**ТЕКСТ ДЛЯ ЧТЕНИЯ:**
+ + + +

Когда человек приезжает в новый для него город, новую страну, куда он идет первым делом, чтобы получить информацию? Конечно же, в музей. В разных городах и странах музеи разные, совсем не похожие друг на друга. Есть музеи старинные, которые уже давно выработали свой стиль, традиции и, давно перешагнув за столетний рубеж, с высоты своих лет и престижа несколько лениво поглядывающие на своих более молодых собратьев. Есть музеи очень молодые, они, чтобы состязаться с корифеями, должны постоянно что-то выдумывать и придумывать, какие-нибудь «Пикники» или «Биеннале», которые, в свою очередь, подстегивают и не дают пребывать в покое «старикам». В Республике Тыва тоже есть что показать и рассказать гостям, для чего и существует Тувинский национальный музей имени Алдан-Маадыр (Шестидесяти богатырей) с несколькими филиалами в разных районах республики.
Музей наш чересчур старинным не назовешь, но и к числу молодых уже не причислишь: в 2004 году он будет отмечать 75-летний юбилей. За эти годы накоплено огромное количество исторического материала, уникальнейших экспонатов, которые составляют квинтэссенцию культуры и истории, образа жизни людей на данной территории в продолжении нескольких тысячелетий. Многое из того, что музей имеет, можно уже сегодня увидеть на выставках и в экспозициях, но еще больше таят в себе его запасники, его фонды, и об этом знают только самые посвященные люди – сотрудники и, конечно же, самый главный человек, который отвечает за все – директор музея.

+ + + +

**ИСХОДНЫЕ ДАННЫЕ:**
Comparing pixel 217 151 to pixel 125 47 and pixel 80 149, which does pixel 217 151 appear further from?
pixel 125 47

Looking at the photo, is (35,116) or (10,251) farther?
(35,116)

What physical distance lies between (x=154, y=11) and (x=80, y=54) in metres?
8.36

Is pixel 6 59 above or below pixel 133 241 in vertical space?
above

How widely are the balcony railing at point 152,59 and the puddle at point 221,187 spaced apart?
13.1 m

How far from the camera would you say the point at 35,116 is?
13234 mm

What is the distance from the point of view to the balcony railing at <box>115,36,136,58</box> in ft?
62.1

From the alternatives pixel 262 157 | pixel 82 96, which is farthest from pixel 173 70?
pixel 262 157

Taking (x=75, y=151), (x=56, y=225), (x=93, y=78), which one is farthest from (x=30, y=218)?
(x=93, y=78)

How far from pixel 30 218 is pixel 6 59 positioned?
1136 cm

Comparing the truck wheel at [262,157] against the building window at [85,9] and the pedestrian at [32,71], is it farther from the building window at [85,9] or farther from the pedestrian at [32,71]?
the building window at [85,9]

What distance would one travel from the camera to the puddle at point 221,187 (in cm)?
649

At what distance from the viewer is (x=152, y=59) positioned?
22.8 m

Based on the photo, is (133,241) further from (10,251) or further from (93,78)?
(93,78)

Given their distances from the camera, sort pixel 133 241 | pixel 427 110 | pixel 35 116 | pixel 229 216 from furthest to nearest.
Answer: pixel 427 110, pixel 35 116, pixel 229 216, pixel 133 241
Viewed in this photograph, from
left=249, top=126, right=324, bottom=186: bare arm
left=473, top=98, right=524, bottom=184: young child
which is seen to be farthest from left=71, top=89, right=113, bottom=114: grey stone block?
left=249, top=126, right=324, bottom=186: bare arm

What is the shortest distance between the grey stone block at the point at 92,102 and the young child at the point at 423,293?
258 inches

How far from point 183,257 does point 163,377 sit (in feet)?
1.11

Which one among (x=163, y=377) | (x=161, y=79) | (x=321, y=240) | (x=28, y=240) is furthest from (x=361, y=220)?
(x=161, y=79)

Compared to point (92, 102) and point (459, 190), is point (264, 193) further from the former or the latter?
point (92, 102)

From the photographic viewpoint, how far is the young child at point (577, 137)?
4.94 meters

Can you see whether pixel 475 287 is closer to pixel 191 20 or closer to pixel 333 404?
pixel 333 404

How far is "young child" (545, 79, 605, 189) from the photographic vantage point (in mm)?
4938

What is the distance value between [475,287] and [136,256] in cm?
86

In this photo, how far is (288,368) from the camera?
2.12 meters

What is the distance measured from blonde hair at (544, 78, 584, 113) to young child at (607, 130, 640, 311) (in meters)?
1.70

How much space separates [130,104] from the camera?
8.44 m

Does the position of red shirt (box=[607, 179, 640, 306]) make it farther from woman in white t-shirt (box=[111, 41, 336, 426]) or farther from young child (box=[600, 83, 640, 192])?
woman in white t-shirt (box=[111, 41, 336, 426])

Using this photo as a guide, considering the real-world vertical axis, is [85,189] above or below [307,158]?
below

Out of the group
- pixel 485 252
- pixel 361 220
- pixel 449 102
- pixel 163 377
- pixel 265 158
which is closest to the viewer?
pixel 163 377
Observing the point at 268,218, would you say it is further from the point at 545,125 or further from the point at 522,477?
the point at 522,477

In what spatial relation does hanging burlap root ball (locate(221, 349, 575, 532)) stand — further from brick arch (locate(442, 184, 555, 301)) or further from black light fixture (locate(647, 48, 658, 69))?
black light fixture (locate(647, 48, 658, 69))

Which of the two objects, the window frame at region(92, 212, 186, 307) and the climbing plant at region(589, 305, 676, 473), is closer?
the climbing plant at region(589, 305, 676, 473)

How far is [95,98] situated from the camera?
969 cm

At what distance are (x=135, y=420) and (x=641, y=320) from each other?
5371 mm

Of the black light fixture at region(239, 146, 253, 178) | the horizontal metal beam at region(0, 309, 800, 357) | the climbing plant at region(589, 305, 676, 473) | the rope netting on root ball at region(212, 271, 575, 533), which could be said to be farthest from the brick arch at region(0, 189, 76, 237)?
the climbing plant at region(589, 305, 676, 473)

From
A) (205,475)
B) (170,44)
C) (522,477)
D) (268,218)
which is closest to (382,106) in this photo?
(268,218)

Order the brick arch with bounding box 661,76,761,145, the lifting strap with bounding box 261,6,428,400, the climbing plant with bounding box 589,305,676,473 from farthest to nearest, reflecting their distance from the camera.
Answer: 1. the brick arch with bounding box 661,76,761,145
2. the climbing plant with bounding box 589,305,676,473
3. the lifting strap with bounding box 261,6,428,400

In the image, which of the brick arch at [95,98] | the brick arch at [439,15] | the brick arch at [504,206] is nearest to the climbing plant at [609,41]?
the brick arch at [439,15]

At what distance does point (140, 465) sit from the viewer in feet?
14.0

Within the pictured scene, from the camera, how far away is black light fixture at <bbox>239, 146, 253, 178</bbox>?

+ + + +

**ПОСТАВЛЕННАЯ ЗАДАЧА A:** В каком году, согласно тексту о музеях, Тувинский национальный музей будет отмечать 75-летний юбилей?
**ПОСТАВЛЕННАЯ ЗАДАЧА B:** Переведите на английский язык предложение из текста о музеях: «Музей наш чересчур старинным не назовешь, но и к числу молодых уже не причислишь: в 2004 году он будет отмечать 75-летний юбилей».
**ПОСТАВЛЕННАЯ ЗАДАЧА C:** Объясните по тексту о музеях, зачем очень молодым музеям приходится постоянно что-то выдумывать и придумывать.

**ИТОГ A:** В 2004 году.

**ИТОГ B:** Our museum cannot be called too old, but it can no longer be counted among the young ones either: in 2004 it will celebrate its 75th anniversary.

**ИТОГ C:** Им нужно состязаться с корифеями, то есть со старинными музеями, которые давно выработали свой стиль и традиции. Для этого молодые музеи придумывают «Пикники» или «Биеннале», и это в свою очередь не дает пребывать в покое «старикам».